> [Problem]: Please reproduce the entries that follow without a single difference.

== Segment start ==

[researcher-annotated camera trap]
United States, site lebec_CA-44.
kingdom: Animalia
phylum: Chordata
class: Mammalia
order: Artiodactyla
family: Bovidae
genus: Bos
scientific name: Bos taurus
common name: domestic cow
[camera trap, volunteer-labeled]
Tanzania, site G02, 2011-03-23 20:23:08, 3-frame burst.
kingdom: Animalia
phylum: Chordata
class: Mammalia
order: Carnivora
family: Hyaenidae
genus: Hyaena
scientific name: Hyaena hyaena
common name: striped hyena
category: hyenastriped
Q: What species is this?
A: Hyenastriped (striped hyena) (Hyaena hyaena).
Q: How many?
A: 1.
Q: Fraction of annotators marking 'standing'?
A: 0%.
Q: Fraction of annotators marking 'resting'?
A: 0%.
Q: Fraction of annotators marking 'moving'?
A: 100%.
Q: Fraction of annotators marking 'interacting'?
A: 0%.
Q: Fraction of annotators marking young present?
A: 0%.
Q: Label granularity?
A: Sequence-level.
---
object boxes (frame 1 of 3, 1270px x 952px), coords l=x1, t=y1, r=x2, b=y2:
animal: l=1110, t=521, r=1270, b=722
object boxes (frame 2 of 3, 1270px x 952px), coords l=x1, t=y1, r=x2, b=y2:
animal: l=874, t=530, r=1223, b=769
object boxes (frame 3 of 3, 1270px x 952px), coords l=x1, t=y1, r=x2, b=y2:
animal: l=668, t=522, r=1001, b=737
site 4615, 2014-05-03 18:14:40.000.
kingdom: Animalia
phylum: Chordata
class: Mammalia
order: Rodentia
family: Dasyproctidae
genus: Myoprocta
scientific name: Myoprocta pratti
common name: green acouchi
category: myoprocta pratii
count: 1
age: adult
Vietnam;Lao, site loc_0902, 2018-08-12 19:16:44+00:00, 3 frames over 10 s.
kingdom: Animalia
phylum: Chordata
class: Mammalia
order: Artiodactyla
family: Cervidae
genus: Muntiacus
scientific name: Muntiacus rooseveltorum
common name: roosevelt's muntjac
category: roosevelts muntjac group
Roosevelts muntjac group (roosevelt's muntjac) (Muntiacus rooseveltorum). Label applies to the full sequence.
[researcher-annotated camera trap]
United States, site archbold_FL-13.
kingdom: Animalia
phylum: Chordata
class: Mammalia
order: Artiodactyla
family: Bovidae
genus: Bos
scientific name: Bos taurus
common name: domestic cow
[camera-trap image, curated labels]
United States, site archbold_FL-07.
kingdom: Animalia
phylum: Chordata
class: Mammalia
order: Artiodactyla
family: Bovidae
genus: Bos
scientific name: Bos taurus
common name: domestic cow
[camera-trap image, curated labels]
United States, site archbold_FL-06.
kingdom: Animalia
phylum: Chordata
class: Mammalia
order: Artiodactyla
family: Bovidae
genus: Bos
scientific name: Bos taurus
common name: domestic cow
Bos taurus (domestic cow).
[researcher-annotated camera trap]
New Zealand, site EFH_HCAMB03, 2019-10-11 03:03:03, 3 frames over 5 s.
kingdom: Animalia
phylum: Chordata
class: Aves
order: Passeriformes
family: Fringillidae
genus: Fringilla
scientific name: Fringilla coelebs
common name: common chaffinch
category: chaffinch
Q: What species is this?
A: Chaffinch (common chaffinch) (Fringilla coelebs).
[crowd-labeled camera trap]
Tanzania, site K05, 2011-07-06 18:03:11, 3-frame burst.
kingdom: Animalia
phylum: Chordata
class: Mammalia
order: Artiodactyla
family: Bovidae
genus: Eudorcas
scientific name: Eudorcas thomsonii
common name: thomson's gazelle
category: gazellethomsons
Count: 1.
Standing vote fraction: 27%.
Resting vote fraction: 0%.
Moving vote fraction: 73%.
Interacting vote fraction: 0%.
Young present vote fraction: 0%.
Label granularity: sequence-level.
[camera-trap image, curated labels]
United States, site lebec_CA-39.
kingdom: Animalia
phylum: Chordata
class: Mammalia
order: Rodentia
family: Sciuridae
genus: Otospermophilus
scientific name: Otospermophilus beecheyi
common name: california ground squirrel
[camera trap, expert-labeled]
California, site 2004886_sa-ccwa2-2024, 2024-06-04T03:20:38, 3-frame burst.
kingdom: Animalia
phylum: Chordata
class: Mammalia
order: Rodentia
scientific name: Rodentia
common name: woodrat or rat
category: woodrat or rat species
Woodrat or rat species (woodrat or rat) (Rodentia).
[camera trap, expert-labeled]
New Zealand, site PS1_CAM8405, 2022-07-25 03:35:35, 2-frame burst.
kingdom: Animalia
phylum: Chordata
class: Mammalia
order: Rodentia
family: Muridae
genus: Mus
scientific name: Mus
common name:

== Segment end ==

> [Reply]:
[researcher-annotated camera trap]
United States, site lebec_CA-44.
kingdom: Animalia
phylum: Chordata
class: Mammalia
order: Artiodactyla
family: Bovidae
genus: Bos
scientific name: Bos taurus
common name: domestic cow
[camera trap, volunteer-labeled]
Tanzania, site G02, 2011-03-23 20:23:08, 3-frame burst.
kingdom: Animalia
phylum: Chordata
class: Mammalia
order: Carnivora
family: Hyaenidae
genus: Hyaena
scientific name: Hyaena hyaena
common name: striped hyena
category: hyenastriped
Q: What species is this?
A: Hyenastriped (striped hyena) (Hyaena hyaena).
Q: How many?
A: 1.
Q: Fraction of annotators marking 'standing'?
A: 0%.
Q: Fraction of annotators marking 'resting'?
A: 0%.
Q: Fraction of annotators marking 'moving'?
A: 100%.
Q: Fraction of annotators marking 'interacting'?
A: 0%.
Q: Fraction of annotators marking young present?
A: 0%.
Q: Label granularity?
A: Sequence-level.
---
object boxes (frame 1 of 3, 1270px x 952px), coords l=x1, t=y1, r=x2, b=y2:
animal: l=1110, t=521, r=1270, b=722
object boxes (frame 2 of 3, 1270px x 952px), coords l=x1, t=y1, r=x2, b=y2:
animal: l=874, t=530, r=1223, b=769
object boxes (frame 3 of 3, 1270px x 952px), coords l=x1, t=y1, r=x2, b=y2:
animal: l=668, t=522, r=1001, b=737
site 4615, 2014-05-03 18:14:40.000.
kingdom: Animalia
phylum: Chordata
class: Mammalia
order: Rodentia
family: Dasyproctidae
genus: Myoprocta
scientific name: Myoprocta pratti
common name: green acouchi
category: myoprocta pratii
count: 1
age: adult
Vietnam;Lao, site loc_0902, 2018-08-12 19:16:44+00:00, 3 frames over 10 s.
kingdom: Animalia
phylum: Chordata
class: Mammalia
order: Artiodactyla
family: Cervidae
genus: Muntiacus
scientific name: Muntiacus rooseveltorum
common name: roosevelt's muntjac
category: roosevelts muntjac group
Roosevelts muntjac group (roosevelt's muntjac) (Muntiacus rooseveltorum). Label applies to the full sequence.
[researcher-annotated camera trap]
United States, site archbold_FL-13.
kingdom: Animalia
phylum: Chordata
class: Mammalia
order: Artiodactyla
family: Bovidae
genus: Bos
scientific name: Bos taurus
common name: domestic cow
[camera-trap image, curated labels]
United States, site archbold_FL-07.
kingdom: Animalia
phylum: Chordata
class: Mammalia
order: Artiodactyla
family: Bovidae
genus: Bos
scientific name: Bos taurus
common name: domestic cow
[camera-trap image, curated labels]
United States, site archbold_FL-06.
kingdom: Animalia
phylum: Chordata
class: Mammalia
order: Artiodactyla
family: Bovidae
genus: Bos
scientific name: Bos taurus
common name: domestic cow
Bos taurus (domestic cow).
[researcher-annotated camera trap]
New Zealand, site EFH_HCAMB03, 2019-10-11 03:03:03, 3 frames over 5 s.
kingdom: Animalia
phylum: Chordata
class: Aves
order: Passeriformes
family: Fringillidae
genus: Fringilla
scientific name: Fringilla coelebs
common name: common chaffinch
category: chaffinch
Q: What species is this?
A: Chaffinch (common chaffinch) (Fringilla coelebs).
[crowd-labeled camera trap]
Tanzania, site K05, 2011-07-06 18:03:11, 3-frame burst.
kingdom: Animalia
phylum: Chordata
class: Mammalia
order: Artiodactyla
family: Bovidae
genus: Eudorcas
scientific name: Eudorcas thomsonii
common name: thomson's gazelle
category: gazellethomsons
Count: 1.
Standing vote fraction: 27%.
Resting vote fraction: 0%.
Moving vote fraction: 73%.
Interacting vote fraction: 0%.
Young present vote fraction: 0%.
Label granularity: sequence-level.
[camera-trap image, curated labels]
United States, site lebec_CA-39.
kingdom: Animalia
phylum: Chordata
class: Mammalia
order: Rodentia
family: Sciuridae
genus: Otospermophilus
scientific name: Otospermophilus beecheyi
common name: california ground squirrel
[camera trap, expert-labeled]
California, site 2004886_sa-ccwa2-2024, 2024-06-04T03:20:38, 3-frame burst.
kingdom: Animalia
phylum: Chordata
class: Mammalia
order: Rodentia
scientific name: Rodentia
common name: woodrat or rat
category: woodrat or rat species
Woodrat or rat species (woodrat or rat) (Rodentia).
[camera trap, expert-labeled]
New Zealand, site PS1_CAM8405, 2022-07-25 03:35:35, 2-frame burst.
kingdom: Animalia
phylum: Chordata
class: Mammalia
order: Rodentia
family: Muridae
genus: Mus
scientific name: Mus
common name:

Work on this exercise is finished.